→ **TASK TO CARRY OUT**
Copy out the text of every entry below word for word, leaving out the pictures.

→ **MATERIAL SHOWN**
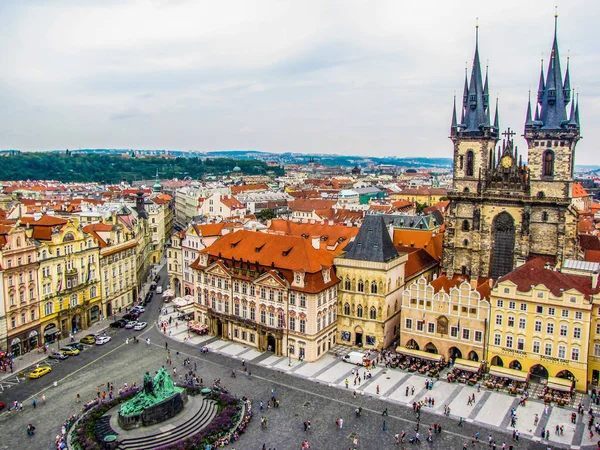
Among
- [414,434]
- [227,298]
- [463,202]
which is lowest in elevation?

→ **EXERCISE OUTPUT**
Among
- [414,434]
- [227,298]
- [463,202]
which is lowest in elevation?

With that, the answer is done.